LC: You had initially worked with Bitmark and Tezos’ people on the Tezos blockchain and then you introduced Ethereum post-merge.
CR: We started on the Bitmark chain because it wasn’t tied to a cryptocurrency. With Feral File, we believed deeply in blockchains, always have, dating back a decade, give or take, to when we launched. Everything was more traditional payments. Instead of having our own blockchain, we needed to be more distributed, to be really agnostic with that technology. Tezos was the first choice. Ethereum post-merge was the second choice. Early on, the collectors felt that we needed to start accepting cryptocurrency. So we built that in.
We built a bridge between Bitmark to Ethereum as a result of what we needed to do. Basically, we want the artists who want to mint on Tezos to be able to do that. We want the artists who want to mint on Ethereum to be able to do that. We want to be artist-focused in how we make technology decisions. Early 2020 was the most difficult time in this community of digital art. People who’d known each other for decades all of a sudden were enemies, fighting publicly with each other over the environmental issues around different chains. The reason people went to Tezos was out of environmental concerns. I went to Tezos for the same reason. Now that the merge has happened, we feel like our community is the place to be right now.
LC: Do you think that there’s a correlation between certain work and certain blockchains? Do you find that, say, Tezos artists are more inclined to do certain kinds of projects or exhibit a certain style as opposed to Ethereum artists? Or is it, as you said, relatively agnostic?

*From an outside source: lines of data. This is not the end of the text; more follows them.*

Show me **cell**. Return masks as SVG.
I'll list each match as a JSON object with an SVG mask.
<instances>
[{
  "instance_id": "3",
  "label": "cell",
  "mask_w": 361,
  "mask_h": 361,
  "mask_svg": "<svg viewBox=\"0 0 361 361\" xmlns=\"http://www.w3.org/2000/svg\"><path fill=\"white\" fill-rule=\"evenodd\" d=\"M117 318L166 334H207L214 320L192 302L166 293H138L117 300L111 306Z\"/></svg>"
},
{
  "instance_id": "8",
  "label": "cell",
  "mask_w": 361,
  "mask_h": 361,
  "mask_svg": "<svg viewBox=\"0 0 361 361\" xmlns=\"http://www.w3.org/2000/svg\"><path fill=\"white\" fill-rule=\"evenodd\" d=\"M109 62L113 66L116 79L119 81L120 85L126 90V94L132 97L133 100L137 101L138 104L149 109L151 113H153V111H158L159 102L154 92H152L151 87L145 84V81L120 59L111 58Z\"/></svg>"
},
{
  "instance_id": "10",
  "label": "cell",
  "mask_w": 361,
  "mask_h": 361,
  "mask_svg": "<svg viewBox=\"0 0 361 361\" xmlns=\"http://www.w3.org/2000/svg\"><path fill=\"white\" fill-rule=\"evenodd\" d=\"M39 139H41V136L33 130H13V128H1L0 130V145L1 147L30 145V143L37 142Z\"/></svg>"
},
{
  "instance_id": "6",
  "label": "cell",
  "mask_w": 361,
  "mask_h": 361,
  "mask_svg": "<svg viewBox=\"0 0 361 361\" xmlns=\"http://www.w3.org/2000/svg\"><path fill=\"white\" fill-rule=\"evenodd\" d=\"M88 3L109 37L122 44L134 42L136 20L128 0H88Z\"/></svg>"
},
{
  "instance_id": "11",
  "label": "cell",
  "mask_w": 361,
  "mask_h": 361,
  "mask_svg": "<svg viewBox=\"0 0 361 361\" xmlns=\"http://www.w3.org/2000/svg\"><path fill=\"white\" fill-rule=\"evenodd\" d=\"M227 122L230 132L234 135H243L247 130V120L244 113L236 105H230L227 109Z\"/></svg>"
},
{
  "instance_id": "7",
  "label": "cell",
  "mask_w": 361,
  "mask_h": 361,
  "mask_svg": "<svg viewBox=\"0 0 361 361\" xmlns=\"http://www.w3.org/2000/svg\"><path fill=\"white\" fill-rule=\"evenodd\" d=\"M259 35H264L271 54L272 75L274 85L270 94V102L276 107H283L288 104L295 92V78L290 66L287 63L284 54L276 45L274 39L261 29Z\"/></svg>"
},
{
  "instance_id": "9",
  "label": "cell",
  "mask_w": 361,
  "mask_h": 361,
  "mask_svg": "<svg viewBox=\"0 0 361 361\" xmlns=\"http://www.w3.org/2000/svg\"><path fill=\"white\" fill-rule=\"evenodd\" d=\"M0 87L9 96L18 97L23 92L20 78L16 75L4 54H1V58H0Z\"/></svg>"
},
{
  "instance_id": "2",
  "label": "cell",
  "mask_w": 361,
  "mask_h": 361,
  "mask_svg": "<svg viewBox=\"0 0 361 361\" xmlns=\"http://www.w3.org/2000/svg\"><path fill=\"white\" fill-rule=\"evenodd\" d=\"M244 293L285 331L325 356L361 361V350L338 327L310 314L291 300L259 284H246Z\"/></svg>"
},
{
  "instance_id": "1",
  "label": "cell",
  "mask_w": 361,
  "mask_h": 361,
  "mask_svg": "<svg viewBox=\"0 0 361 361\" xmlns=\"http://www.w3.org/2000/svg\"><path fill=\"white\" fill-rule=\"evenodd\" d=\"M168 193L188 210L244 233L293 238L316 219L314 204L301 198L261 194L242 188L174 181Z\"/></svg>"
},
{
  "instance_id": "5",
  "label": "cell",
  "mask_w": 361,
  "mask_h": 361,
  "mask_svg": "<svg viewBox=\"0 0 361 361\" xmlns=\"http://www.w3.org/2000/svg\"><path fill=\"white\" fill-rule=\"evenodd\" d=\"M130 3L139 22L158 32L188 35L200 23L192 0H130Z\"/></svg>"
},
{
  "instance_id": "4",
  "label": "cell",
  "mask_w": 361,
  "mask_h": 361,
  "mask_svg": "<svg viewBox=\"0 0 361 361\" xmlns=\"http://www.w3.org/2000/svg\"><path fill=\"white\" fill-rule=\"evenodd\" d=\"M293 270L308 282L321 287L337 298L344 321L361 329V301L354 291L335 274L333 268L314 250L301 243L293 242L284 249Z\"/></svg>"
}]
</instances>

CR: Access has always been our priority. If we really want this to be truly global and open to people, we can’t have those fees. That’s what’s important about Tezos and continues to be a driving factor for artists working with Tezos and a part of the culture there. Another thing about the world of Tezos is the completely uncurated spaces. Anybody can mint anything at any time for a very low cost. Some of the founding Ethereum spaces are more restrictive. Zora always felt great in this regard—like a really good approach to the space.
LC: To close out, which fields in the decentralized landscape, or in general, do you feel Feral File has still yet to explore? What can we expect this year moving forward?
CR: In hindsight, when Feral File launched, it was very not decentralized. We had our blockchain that we were maintaining and we were holding custody over the NFTs. We didn’t have integration with crypto wallets. In 2022, we pushed our own infrastructure and technology to be more decentralized, more Web3. That’s what we’re continuing to do. This year is the first time we are following through with those values completely across the board with Feral File. We’re only a couple weeks away now from actually migrating everything from the Bitmark chain to Tezos and Ethereum. It’s going to be a massive process. We contacted all the artists asking which chain they want their work to migrate to.
Folks, once again, after this technical transition, will be able to focus on supporting artists. We have a wide range for every show or nearly every show. We’ve been building new modular features. Now when a curator comes to us and an artist comes to us, we are able to customize everything that they need. For example, now we can have one-of-one, highest bid auctions in a show, we can have an open edition, we can have fixed editions with a fixed price. It’s very flexible for artists and curators to frame and present the work in terms of editions, but also in terms of how they want to make that available to collectors.